The best months to visit the Berkshires are May to October. Music and theater fans will want to aim for July and August to take advantage of the various summer festivals. Leaf watchers should plan tours through the countryside in late September or early October. For visitors who prefer to avoid the tourist season, I would especially recommend May or June and the week or two after Labor Day.
Start by calling the Berkshire Visitors Bureau (1-800-BERKSHR) for a copy of their summer guide. Published every year about April 1, it contains theater, music, and dance schedules, hotel and restaurant listings, hours for museums and houses, et cetera. While waiting for it to arrive, hunt up a copy of The Berkshire Book (1986), by Jonathan Sternfield. It offers a complete guide to history, culture, hotels, and shopping in the area. The restaurant reviews are especially useful—outspoken and on target.

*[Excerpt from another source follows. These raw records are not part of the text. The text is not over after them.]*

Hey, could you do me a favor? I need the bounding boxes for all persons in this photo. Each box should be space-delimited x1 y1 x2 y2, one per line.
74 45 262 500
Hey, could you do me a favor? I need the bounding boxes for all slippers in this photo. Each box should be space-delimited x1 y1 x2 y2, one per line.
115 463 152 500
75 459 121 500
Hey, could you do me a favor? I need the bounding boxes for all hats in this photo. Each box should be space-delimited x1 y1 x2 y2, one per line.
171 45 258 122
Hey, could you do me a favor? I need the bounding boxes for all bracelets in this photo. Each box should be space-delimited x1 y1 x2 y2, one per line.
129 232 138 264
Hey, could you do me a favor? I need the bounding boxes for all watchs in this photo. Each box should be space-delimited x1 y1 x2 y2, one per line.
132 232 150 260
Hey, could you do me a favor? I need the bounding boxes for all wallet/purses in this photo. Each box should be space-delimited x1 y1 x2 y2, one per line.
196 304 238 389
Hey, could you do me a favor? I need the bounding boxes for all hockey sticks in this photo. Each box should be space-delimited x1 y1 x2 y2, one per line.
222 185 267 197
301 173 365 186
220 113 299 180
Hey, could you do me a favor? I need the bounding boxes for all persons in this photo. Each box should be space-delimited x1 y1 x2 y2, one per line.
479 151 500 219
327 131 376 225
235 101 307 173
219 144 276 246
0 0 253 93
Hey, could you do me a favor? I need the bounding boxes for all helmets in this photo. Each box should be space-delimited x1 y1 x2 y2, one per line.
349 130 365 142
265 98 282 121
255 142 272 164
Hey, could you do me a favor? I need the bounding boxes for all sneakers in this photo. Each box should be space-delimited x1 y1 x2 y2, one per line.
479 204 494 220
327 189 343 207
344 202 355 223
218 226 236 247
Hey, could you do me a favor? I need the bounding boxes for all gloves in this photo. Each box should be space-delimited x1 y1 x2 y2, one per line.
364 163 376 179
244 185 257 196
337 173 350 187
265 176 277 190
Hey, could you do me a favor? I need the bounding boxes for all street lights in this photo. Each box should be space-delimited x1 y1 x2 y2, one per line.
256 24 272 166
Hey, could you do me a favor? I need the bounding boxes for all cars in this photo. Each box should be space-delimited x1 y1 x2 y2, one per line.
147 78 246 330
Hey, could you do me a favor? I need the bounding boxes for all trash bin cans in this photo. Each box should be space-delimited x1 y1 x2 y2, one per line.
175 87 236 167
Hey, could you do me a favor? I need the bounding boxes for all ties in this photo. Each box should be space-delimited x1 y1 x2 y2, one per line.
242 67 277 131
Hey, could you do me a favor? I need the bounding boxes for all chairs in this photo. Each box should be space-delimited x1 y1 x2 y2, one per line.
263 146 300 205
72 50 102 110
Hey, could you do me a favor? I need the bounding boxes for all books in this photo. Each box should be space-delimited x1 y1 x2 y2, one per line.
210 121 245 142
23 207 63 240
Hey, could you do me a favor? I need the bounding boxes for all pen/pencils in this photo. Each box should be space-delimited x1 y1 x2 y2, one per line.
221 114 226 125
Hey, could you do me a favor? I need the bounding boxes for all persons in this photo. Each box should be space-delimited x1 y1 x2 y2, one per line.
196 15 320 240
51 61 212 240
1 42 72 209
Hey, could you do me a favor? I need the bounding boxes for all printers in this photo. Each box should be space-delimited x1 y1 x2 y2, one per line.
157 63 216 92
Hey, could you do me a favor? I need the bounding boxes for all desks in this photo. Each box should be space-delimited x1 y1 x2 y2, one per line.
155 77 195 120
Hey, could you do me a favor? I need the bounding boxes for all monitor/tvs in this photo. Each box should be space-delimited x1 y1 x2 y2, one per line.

For those who want to cover all of the Berkshires, and there are many places of interest both west and east of those mentioned here, it would be best to travel by car and stay in a different hotel each night, being sure to try at least one of the small inns like the Williamsville Inn or the Hancock Inn (in Williamsville and Hancock, respectively). Travelers who prefer to have a home base from which to make day trips will find the best selection of comfortable and historic hotels in Lenox, including the Birchwood Inn (about 1840), the Village Inn (1771), and the Gateways Inn (1902). Also, a couple of mansions have been converted into luxury accommodations, among them Blantyre, a summer cottage built in 1902, and Wheatleigh, an 1893 copy of a sixteenth-century Italian palazzo.
Recommended reading: Berkshire, The First Three Hundred Years, 1676–1976 , put out by the Eagle Publishing Co.; The Berkshire Cottages: A Vanishing Era, by Carole Owens; and Literary Life in Nineteenth-Century Berkshire County, by Luther Stearns Mansfield, published by the Berkshire County Historical Society.